使用Logistic回归预测贷款违约

介绍 (Introduction)

Traditionally, loaning has been based on the foundation of trust. Although there were credit reports before 1989, when the FICO Score was created according to myFICO.com, the money lending process was fairly subjective, and potential borrowers were often judged by how trustworthy their character seemed. Today, lenders are able to use tools like FICO Scores to quantify how trustworthy potential borrowers are, minimizing randomness. All of this is done for one purpose: to determine how likely it is that a given borrower will default a loan.

传统上,贷款是基于信任的基础。 尽管在1989年之前有信用报告,但根据myFICO.com创建FICO评分时,放贷过程是相当主观的,潜在的借款人通常通过其性格的可信度来判断。 如今,贷方能够使用FICO评分等工具来量化潜在借款人的信誉程度,从而最大程度地减少随机性。 所有这些都是出于一个目的:确定给定借款人拖欠贷款的可能性。

Predicting default rates is a significant part of money-lending because lenders must predict whether giving out a loan will result in profit or loss.
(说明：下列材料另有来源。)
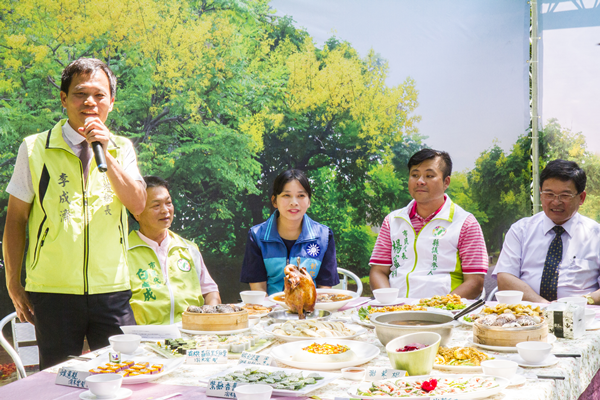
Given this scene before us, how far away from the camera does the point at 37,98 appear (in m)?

Normally, loans are profitable because of interest, but sometimes a borrower will default, which is both a betrayal of the moneylender’s trust and a hazard to the moneylender’s business. Thus, it is important that the lender is able to gauge the likelihood of a borrower defaulting before making a loan to him/her.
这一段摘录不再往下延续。